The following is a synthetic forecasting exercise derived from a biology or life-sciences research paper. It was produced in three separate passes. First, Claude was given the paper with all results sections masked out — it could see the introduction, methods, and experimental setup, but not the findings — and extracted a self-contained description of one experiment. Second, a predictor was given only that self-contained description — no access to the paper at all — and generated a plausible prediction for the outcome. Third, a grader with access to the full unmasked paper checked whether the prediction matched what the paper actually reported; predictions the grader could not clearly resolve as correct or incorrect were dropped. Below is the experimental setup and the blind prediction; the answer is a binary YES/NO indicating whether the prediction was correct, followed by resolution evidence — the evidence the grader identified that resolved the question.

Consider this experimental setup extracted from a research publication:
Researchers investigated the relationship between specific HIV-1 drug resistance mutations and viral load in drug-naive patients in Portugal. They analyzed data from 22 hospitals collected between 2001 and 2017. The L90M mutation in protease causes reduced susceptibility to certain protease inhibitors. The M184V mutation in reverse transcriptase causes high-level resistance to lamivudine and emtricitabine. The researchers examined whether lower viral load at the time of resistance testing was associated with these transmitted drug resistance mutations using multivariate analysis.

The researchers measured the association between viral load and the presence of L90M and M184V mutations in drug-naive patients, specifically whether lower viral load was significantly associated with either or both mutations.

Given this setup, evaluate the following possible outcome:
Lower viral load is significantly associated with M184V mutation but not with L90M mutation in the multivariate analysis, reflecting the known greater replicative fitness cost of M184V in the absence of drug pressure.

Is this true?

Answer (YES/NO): NO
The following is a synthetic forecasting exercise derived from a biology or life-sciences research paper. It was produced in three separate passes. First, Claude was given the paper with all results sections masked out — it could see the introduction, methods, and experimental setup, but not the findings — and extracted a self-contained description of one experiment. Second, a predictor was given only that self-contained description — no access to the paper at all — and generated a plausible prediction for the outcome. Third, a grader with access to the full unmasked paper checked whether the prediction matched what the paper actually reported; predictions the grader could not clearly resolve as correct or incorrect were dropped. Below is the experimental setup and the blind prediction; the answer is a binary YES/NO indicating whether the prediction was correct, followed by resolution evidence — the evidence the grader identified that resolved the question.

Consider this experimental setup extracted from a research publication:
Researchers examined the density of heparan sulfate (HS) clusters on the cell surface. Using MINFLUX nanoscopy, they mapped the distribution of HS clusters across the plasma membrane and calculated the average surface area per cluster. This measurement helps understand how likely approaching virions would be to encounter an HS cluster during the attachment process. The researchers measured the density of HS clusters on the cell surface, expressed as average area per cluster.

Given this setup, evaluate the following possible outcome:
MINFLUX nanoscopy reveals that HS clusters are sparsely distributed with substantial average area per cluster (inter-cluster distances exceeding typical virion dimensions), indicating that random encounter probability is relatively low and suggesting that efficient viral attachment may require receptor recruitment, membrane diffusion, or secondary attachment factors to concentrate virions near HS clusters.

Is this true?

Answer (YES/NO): NO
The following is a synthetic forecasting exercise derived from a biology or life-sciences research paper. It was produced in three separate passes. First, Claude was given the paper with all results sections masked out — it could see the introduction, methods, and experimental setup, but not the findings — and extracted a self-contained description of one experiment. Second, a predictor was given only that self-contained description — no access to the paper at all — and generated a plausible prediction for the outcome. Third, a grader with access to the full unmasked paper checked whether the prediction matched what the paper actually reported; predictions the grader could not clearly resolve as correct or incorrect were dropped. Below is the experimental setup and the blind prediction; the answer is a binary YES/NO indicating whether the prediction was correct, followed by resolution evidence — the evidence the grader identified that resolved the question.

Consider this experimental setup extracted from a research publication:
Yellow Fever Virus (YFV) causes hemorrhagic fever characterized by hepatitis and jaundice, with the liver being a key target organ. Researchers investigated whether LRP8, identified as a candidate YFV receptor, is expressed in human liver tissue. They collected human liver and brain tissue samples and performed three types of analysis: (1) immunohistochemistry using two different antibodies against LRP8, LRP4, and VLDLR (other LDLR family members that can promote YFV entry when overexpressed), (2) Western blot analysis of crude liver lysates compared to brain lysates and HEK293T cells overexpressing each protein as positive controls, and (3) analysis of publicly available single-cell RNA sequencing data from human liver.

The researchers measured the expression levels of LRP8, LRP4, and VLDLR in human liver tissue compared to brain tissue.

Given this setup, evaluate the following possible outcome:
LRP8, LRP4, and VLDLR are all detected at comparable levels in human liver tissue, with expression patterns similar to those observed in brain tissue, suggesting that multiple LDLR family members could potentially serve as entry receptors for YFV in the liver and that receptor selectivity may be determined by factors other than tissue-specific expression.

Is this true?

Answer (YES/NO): NO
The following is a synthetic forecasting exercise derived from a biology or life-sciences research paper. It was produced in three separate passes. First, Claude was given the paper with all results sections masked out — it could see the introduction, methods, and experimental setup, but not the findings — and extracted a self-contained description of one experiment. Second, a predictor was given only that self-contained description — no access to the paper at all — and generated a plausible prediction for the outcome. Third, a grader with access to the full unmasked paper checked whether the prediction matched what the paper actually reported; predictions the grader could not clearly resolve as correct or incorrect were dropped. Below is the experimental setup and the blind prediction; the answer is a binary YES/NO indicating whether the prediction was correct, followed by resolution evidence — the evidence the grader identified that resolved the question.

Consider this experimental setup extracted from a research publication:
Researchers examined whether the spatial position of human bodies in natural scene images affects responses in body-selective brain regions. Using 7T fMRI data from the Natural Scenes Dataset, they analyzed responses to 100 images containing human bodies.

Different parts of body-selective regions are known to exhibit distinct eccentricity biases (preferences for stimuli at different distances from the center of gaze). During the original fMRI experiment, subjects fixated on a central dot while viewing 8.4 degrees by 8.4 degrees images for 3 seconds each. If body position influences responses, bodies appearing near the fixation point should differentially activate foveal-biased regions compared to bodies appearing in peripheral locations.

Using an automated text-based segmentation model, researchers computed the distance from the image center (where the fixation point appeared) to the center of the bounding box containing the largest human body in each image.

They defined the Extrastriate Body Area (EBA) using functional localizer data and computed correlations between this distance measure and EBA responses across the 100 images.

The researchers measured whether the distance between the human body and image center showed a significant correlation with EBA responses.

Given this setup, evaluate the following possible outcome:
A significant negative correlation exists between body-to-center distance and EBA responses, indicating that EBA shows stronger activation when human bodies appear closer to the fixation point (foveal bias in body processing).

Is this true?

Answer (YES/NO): NO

────────────────────

Action item —
Return the whole listing exactly, with every line included.

Task output —
The following is a synthetic forecasting exercise derived from a biology or life-sciences research paper. It was produced in three separate passes. First, Claude was given the paper with all results sections masked out — it could see the introduction, methods, and experimental setup, but not the findings — and extracted a self-contained description of one experiment. Second, a predictor was given only that self-contained description — no access to the paper at all — and generated a plausible prediction for the outcome. Third, a grader with access to the full unmasked paper checked whether the prediction matched what the paper actually reported; predictions the grader could not clearly resolve as correct or incorrect were dropped. Below is the experimental setup and the blind prediction; the answer is a binary YES/NO indicating whether the prediction was correct, followed by resolution evidence — the evidence the grader identified that resolved the question.

Consider this experimental setup extracted from a research publication:
Researchers investigated the relationship between specific HIV-1 drug resistance mutations and viral load in drug-naive patients in Portugal. They analyzed data from 22 hospitals collected between 2001 and 2017. The L90M mutation in protease causes reduced susceptibility to certain protease inhibitors. The M184V mutation in reverse transcriptase causes high-level resistance to lamivudine and emtricitabine. The researchers examined whether lower viral load at the time of resistance testing was associated with these transmitted drug resistance mutations using multivariate analysis.

The researchers measured the association between viral load and the presence of L90M and M184V mutations in drug-naive patients, specifically whether lower viral load was significantly associated with either or both mutations.

Given this setup, evaluate the following possible outcome:
Lower viral load is significantly associated with M184V mutation but not with L90M mutation in the multivariate analysis, reflecting the known greater replicative fitness cost of M184V in the absence of drug pressure.

Is this true?

Answer (YES/NO): NO
The following is a synthetic forecasting exercise derived from a biology or life-sciences research paper. It was produced in three separate passes. First, Claude was given the paper with all results sections masked out — it could see the introduction, methods, and experimental setup, but not the findings — and extracted a self-contained description of one experiment. Second, a predictor was given only that self-contained description — no access to the paper at all — and generated a plausible prediction for the outcome. Third, a grader with access to the full unmasked paper checked whether the prediction matched what the paper actually reported; predictions the grader could not clearly resolve as correct or incorrect were dropped. Below is the experimental setup and the blind prediction; the answer is a binary YES/NO indicating whether the prediction was correct, followed by resolution evidence — the evidence the grader identified that resolved the question.

Consider this experimental setup extracted from a research publication:
Researchers examined the density of heparan sulfate (HS) clusters on the cell surface. Using MINFLUX nanoscopy, they mapped the distribution of HS clusters across the plasma membrane and calculated the average surface area per cluster. This measurement helps understand how likely approaching virions would be to encounter an HS cluster during the attachment process. The researchers measured the density of HS clusters on the cell surface, expressed as average area per cluster.

Given this setup, evaluate the following possible outcome:
MINFLUX nanoscopy reveals that HS clusters are sparsely distributed with substantial average area per cluster (inter-cluster distances exceeding typical virion dimensions), indicating that random encounter probability is relatively low and suggesting that efficient viral attachment may require receptor recruitment, membrane diffusion, or secondary attachment factors to concentrate virions near HS clusters.

Is this true?

Answer (YES/NO): NO
The following is a synthetic forecasting exercise derived from a biology or life-sciences research paper. It was produced in three separate passes. First, Claude was given the paper with all results sections masked out — it could see the introduction, methods, and experimental setup, but not the findings — and extracted a self-contained description of one experiment. Second, a predictor was given only that self-contained description — no access to the paper at all — and generated a plausible prediction for the outcome. Third, a grader with access to the full unmasked paper checked whether the prediction matched what the paper actually reported; predictions the grader could not clearly resolve as correct or incorrect were dropped. Below is the experimental setup and the blind prediction; the answer is a binary YES/NO indicating whether the prediction was correct, followed by resolution evidence — the evidence the grader identified that resolved the question.

Consider this experimental setup extracted from a research publication:
Yellow Fever Virus (YFV) causes hemorrhagic fever characterized by hepatitis and jaundice, with the liver being a key target organ. Researchers investigated whether LRP8, identified as a candidate YFV receptor, is expressed in human liver tissue. They collected human liver and brain tissue samples and performed three types of analysis: (1) immunohistochemistry using two different antibodies against LRP8, LRP4, and VLDLR (other LDLR family members that can promote YFV entry when overexpressed), (2) Western blot analysis of crude liver lysates compared to brain lysates and HEK293T cells overexpressing each protein as positive controls, and (3) analysis of publicly available single-cell RNA sequencing data from human liver.

The researchers measured the expression levels of LRP8, LRP4, and VLDLR in human liver tissue compared to brain tissue.

Given this setup, evaluate the following possible outcome:
LRP8, LRP4, and VLDLR are all detected at comparable levels in human liver tissue, with expression patterns similar to those observed in brain tissue, suggesting that multiple LDLR family members could potentially serve as entry receptors for YFV in the liver and that receptor selectivity may be determined by factors other than tissue-specific expression.

Is this true?

Answer (YES/NO): NO
The following is a synthetic forecasting exercise derived from a biology or life-sciences research paper. It was produced in three separate passes. First, Claude was given the paper with all results sections masked out — it could see the introduction, methods, and experimental setup, but not the findings — and extracted a self-contained description of one experiment. Second, a predictor was given only that self-contained description — no access to the paper at all — and generated a plausible prediction for the outcome. Third, a grader with access to the full unmasked paper checked whether the prediction matched what the paper actually reported; predictions the grader could not clearly resolve as correct or incorrect were dropped. Below is the experimental setup and the blind prediction; the answer is a binary YES/NO indicating whether the prediction was correct, followed by resolution evidence — the evidence the grader identified that resolved the question.

Consider this experimental setup extracted from a research publication:
Researchers examined whether the spatial position of human bodies in natural scene images affects responses in body-selective brain regions. Using 7T fMRI data from the Natural Scenes Dataset, they analyzed responses to 100 images containing human bodies.

Different parts of body-selective regions are known to exhibit distinct eccentricity biases (preferences for stimuli at different distances from the center of gaze). During the original fMRI experiment, subjects fixated on a central dot while viewing 8.4 degrees by 8.4 degrees images for 3 seconds each. If body position influences responses, bodies appearing near the fixation point should differentially activate foveal-biased regions compared to bodies appearing in peripheral locations.

Using an automated text-based segmentation model, researchers computed the distance from the image center (where the fixation point appeared) to the center of the bounding box containing the largest human body in each image.

They defined the Extrastriate Body Area (EBA) using functional localizer data and computed correlations between this distance measure and EBA responses across the 100 images.

The researchers measured whether the distance between the human body and image center showed a significant correlation with EBA responses.

Given this setup, evaluate the following possible outcome:
A significant negative correlation exists between body-to-center distance and EBA responses, indicating that EBA shows stronger activation when human bodies appear closer to the fixation point (foveal bias in body processing).

Is this true?

Answer (YES/NO): NO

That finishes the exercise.